Can Memory-Augmented Language Models Generalize on Reasoning-in-a-Haystack Tasks?
Payel Das, Ching-Yun Ko, Sihui Dai, Georgios Kollias, Subhajit Chaudhury, Aurelie Lozano
TL;DR
The paper addresses the brittleness of large language models in multi-step reasoning over long contexts by introducing MemReasoner, a memory-augmented architecture that learns temporal order of facts and supports iterative reads to update the query. Built on the Larimar framework, MemReasoner adds a temporal memory and an inference-time update to handle long haystack-style inputs, achieving robust generalization on synthetic 1-hop and 2-hop tasks with minimal supporting-fact supervision. Experiments on bAbi and Variable Tracking demonstrate that MemReasoner outperforms memory-based baselines, particularly as context length grows and when only a small fraction of supporting facts are available.
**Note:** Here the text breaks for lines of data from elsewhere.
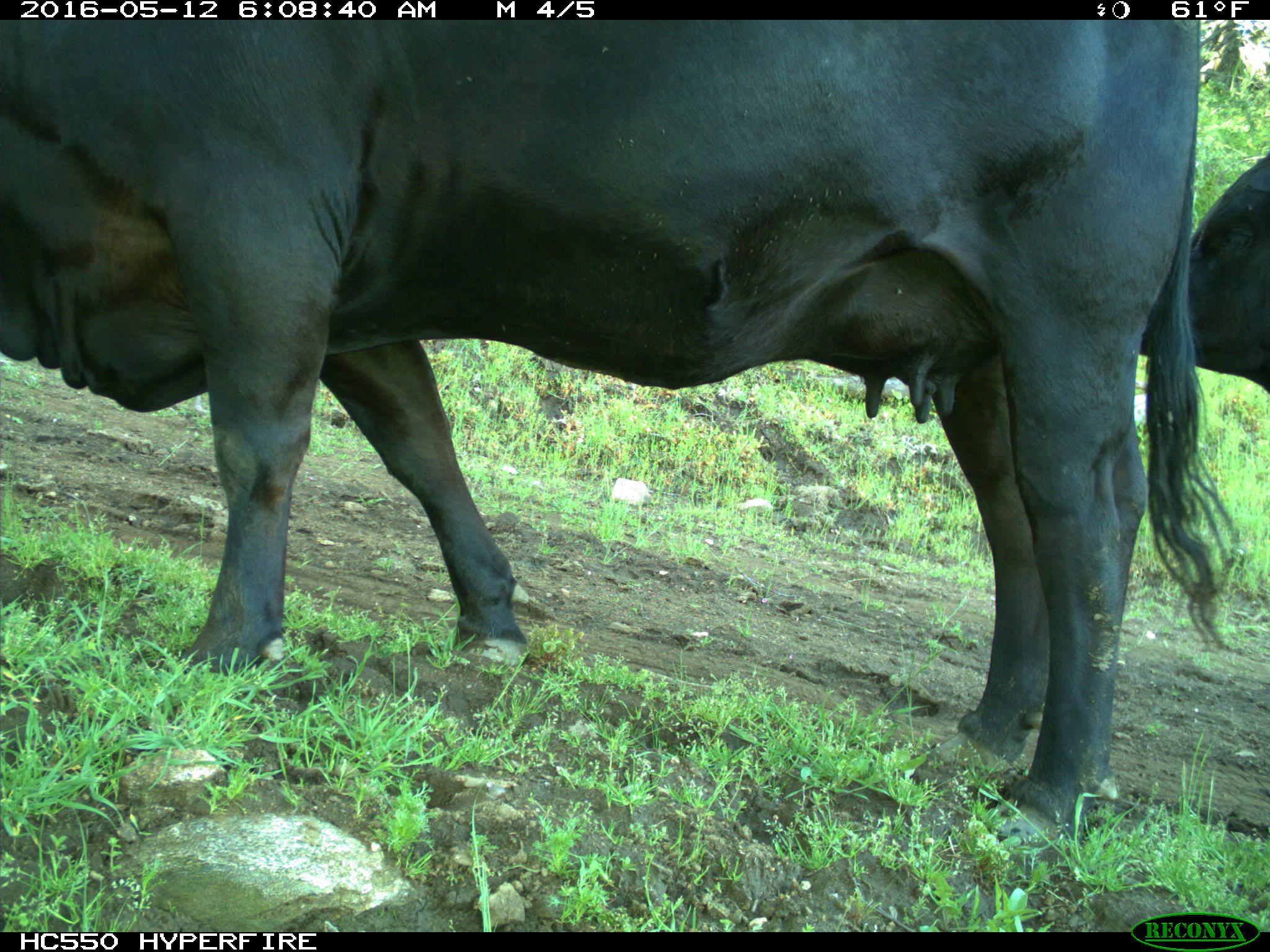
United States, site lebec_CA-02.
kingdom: Animalia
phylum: Chordata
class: Mammalia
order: Artiodactyla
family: Bovidae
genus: Bos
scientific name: Bos taurus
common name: domestic cow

Overall, the work suggests that explicit latent memory and weak supervision synergistically enhance context processing for reasoning in language models, with potential implications for more reliable real-world reasoning tasks.
Abstract
Large language models often expose their brittleness in reasoning tasks, especially while executing long chains of reasoning over context. We propose MemReasoner, a new and simple memory-augmented LLM architecture, in which the memory learns the relative order of facts in context, and enables hopping over them, while the decoder selectively attends to the memory. MemReasoner is trained end-to-end, with optional supporting fact supervision of varying degrees. We train MemReasoner, along with existing memory-augmented transformer models and a state-space model, on two distinct synthetic multi-hop reasoning tasks. Experiments performed under a variety of challenging scenarios, including the presence of long distractor text or target answer changes in test set, show strong generalization of MemReasoner on both single- and two-hop tasks. This generalization of MemReasoner is achieved using none-to-weak supporting fact supervision (using none and 1\% of supporting facts for one- and two-hop tasks, respectively). In contrast, baseline models overall struggle to generalize and benefit far less from using full supporting fact supervision. The results highlight the importance of explicit memory mechanisms, combined with additional weak supervision, for improving large language model's context processing ability toward reasoning tasks.